それぞれ以下の条件の中で、最適な組み合わせを探します。

値段:10万円、12万円、13万6千円、15万8千円、16万6千円、18万8千円
最大録画時間:140時間、180時間、200時間
放送対応の広さ:地上波アナログのみ対応、BS対応、BS/CS対応、BS/CS/地上波デジタル対応

どれもテレビを買う上で重要な要素なので良い方が購買意欲は向上するのですが、これらはトレードオフの関係にあるためどれかを優先すれば、別の何かを犠牲にしなければなりません。
そこで以下のようなテレビのスペックカードを作り、買いたいと思うテレビに順位をつけてもらいます。
ちなみにこのスペックカードは調査項目が決まれば直交表と呼ばれる表を使うことで作成することができます。

調査を受ける方は、仮想のスペックを見比べながら最も買いたいと思う商品から選んでいくことになります。
コンジョイント分析はこの結果データを元に、各要素の重要度を算出することができます。

コンジョイント分析の結果の見方

コンジョイント分析の結果は以下のようなグラフで示すことができます。

縦軸は効用値と呼ばれるもので、それぞれの要素が顧客の購買意欲に与える影響の大きさを示すものです。
効用値が大きければ大きいほど購入してもらえる確率が高くなります。
そのためここからは、効用値がなるべく高い要素の組み合わせを考える作業が必要になります。

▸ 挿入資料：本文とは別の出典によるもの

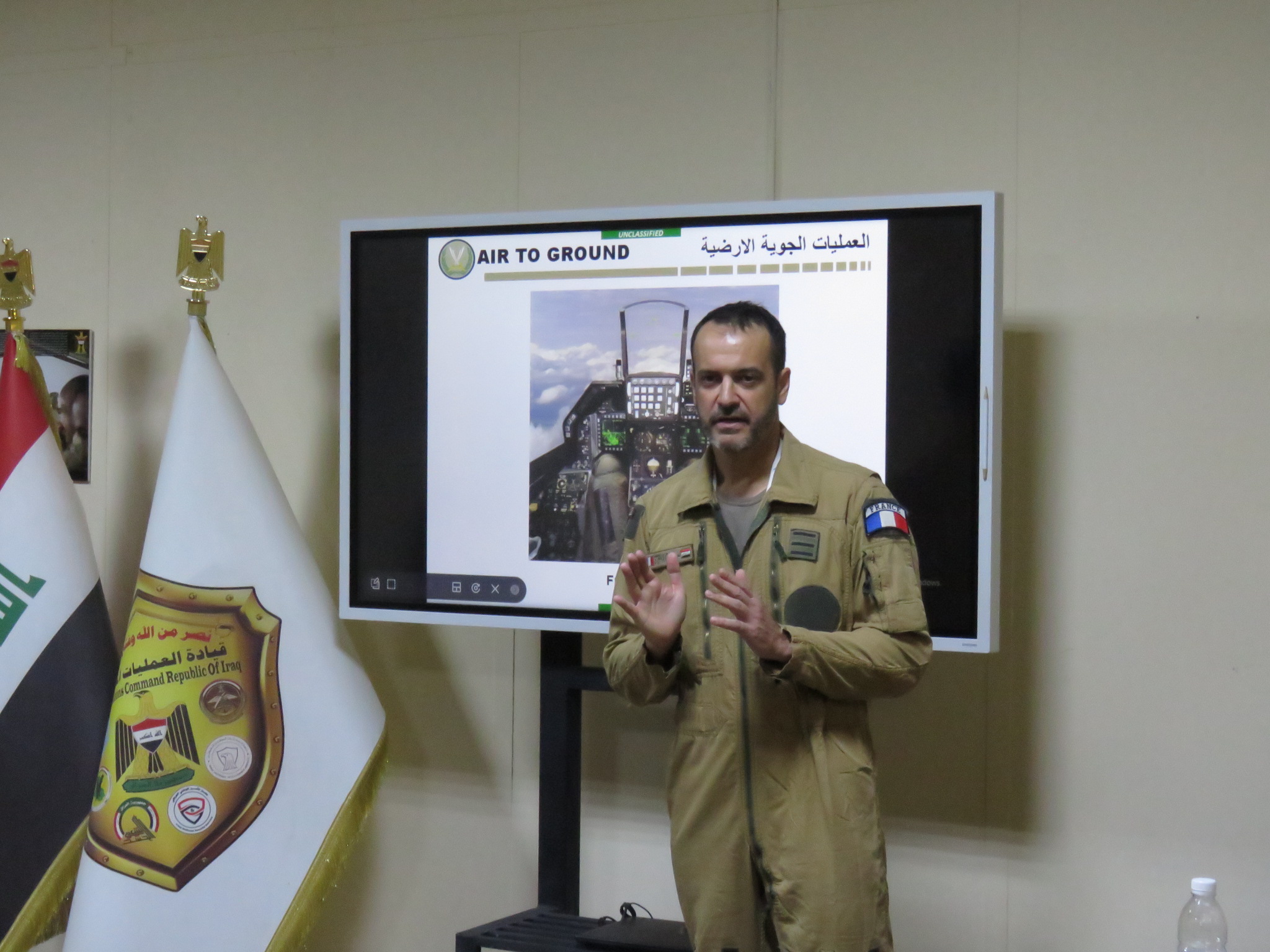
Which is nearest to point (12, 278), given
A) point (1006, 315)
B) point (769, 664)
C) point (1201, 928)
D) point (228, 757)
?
point (228, 757)

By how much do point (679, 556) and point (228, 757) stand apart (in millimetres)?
1102

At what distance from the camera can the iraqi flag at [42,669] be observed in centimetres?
241

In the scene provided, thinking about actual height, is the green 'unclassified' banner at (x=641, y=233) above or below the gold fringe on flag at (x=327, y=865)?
above

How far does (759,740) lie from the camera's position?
5.81ft

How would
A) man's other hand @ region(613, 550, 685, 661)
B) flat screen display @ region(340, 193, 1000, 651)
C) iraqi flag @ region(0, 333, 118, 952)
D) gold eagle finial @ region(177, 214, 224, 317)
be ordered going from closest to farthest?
man's other hand @ region(613, 550, 685, 661) → flat screen display @ region(340, 193, 1000, 651) → iraqi flag @ region(0, 333, 118, 952) → gold eagle finial @ region(177, 214, 224, 317)

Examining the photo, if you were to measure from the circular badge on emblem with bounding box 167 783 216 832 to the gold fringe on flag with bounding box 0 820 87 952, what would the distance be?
0.74 ft

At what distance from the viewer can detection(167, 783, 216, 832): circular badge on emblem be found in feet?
7.64

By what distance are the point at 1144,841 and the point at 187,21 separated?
2924mm

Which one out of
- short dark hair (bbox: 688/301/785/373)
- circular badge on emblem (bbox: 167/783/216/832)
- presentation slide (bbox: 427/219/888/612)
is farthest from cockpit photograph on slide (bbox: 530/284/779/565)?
circular badge on emblem (bbox: 167/783/216/832)

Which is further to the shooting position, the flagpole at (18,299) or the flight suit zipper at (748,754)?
the flagpole at (18,299)

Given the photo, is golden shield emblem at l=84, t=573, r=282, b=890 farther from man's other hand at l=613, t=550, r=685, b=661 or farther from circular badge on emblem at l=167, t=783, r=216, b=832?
man's other hand at l=613, t=550, r=685, b=661

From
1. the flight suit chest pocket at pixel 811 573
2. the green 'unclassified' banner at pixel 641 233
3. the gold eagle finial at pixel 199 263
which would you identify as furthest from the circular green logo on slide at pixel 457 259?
the flight suit chest pocket at pixel 811 573

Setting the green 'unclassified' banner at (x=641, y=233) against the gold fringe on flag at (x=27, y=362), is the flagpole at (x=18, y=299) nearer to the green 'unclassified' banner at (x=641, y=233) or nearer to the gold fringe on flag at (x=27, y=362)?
the gold fringe on flag at (x=27, y=362)

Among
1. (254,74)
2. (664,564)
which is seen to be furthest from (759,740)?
(254,74)
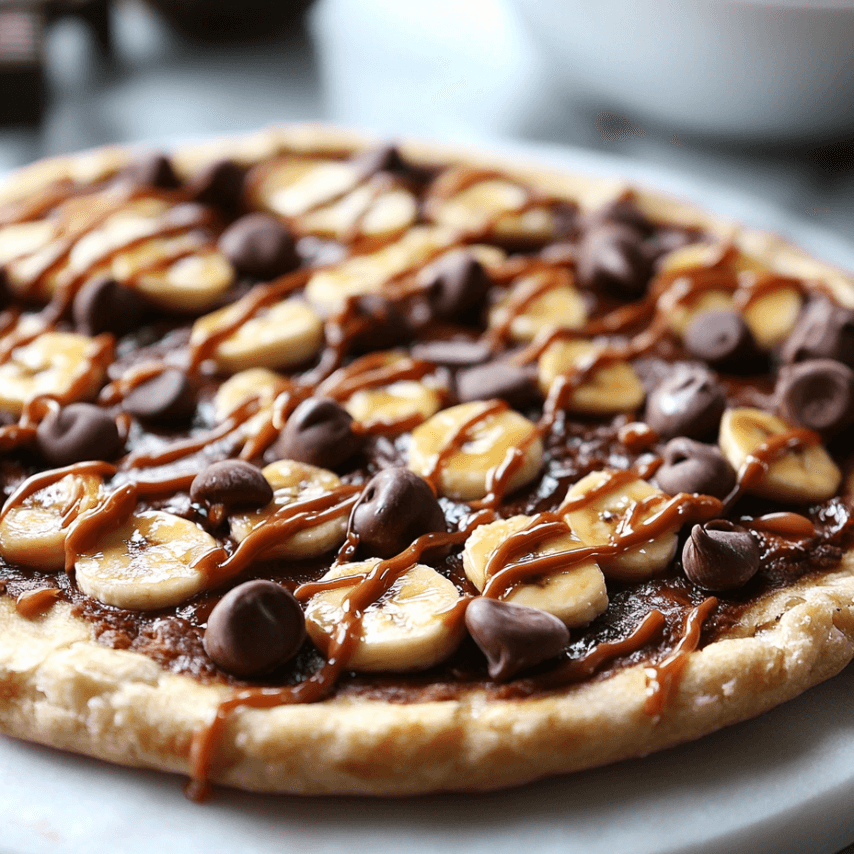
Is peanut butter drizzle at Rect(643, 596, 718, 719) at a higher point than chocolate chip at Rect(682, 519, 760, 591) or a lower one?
lower

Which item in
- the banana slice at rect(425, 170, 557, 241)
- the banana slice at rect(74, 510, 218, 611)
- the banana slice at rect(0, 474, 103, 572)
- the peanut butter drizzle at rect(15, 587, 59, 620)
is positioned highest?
the banana slice at rect(425, 170, 557, 241)

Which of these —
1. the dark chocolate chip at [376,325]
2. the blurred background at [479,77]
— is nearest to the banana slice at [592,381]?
the dark chocolate chip at [376,325]

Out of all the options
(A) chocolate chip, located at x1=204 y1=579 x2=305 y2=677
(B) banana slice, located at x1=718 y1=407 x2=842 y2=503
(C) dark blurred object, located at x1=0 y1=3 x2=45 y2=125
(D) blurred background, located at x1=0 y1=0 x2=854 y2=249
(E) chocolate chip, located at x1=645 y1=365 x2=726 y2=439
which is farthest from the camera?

まず値段についてみてみると、価格が15万円を超えると効用値が大きく下がることが分かります。
この傾向をみると、価格は15万円以下に抑えたほうがよさそうです。
次に最大録画時間をみてみると、他の要素と比べて効用値の増減が小さいことが分かります。
この結果から、最大録画時間は他の要素と比べて顧客の購買意欲に与える影響は比較的小さいということが分かります。
最後に放送対応の広さをみてみると、全対応(BS/CS/地上デジタル対応)以外は効用値が大きく下がってしまっており、全対応という要素は影響が比較的大きいことが考えられます。
以上の結果から考えてみると、「価格は15万以下、BS/CS/地上デジタル対応」を優先し、その上で最大録画時間がなるべく長くなるように商品を開発していくのが良さそうです。

いかがでしょうか。
コンジョイント分析によって、商品開発で優先すべき要素を明確にすることができました。
このようにコンジョイント分析を使うことによって、消費者の購買意思に商品のどの要素がどれくらい影響しているのか定量的に確かめることができます。

2.コンジョイント分析のメリット

商品の魅力を決める複数の要素に優先順位をつけることができる

コンジョイント分析のメリットの一つは、商品の魅力を決める複数の要素の中から特に重要なものに順位をつけてピックアップできる点です。
この情報があるだけでも、新商品だけでなく既存の商品の見直しを行う際に有用です。
経験と勘だけに頼ることより良いのはもちろんですが、単純なアンケート調査をみるよりも、具体的な数値としてその要素の重要度が分かるという点はコンジョイント分析の大きなメリットです。

商品の魅力を決める複数の要素の最適な組み合わせが分かる

コンジョイント分析の最大のメリットは、商品の魅力を決める要素の重要度だけでなく、最適な組み合わせまで分かってしまうことです。
重要度を数値にするだけであれば、アンケート内容を工夫して回帰分析を実行しても同様のことができます。

しかし回帰分析などの結果だけでは、「では最適な組み合わせはどれか?」という問いに答えることは出来ません。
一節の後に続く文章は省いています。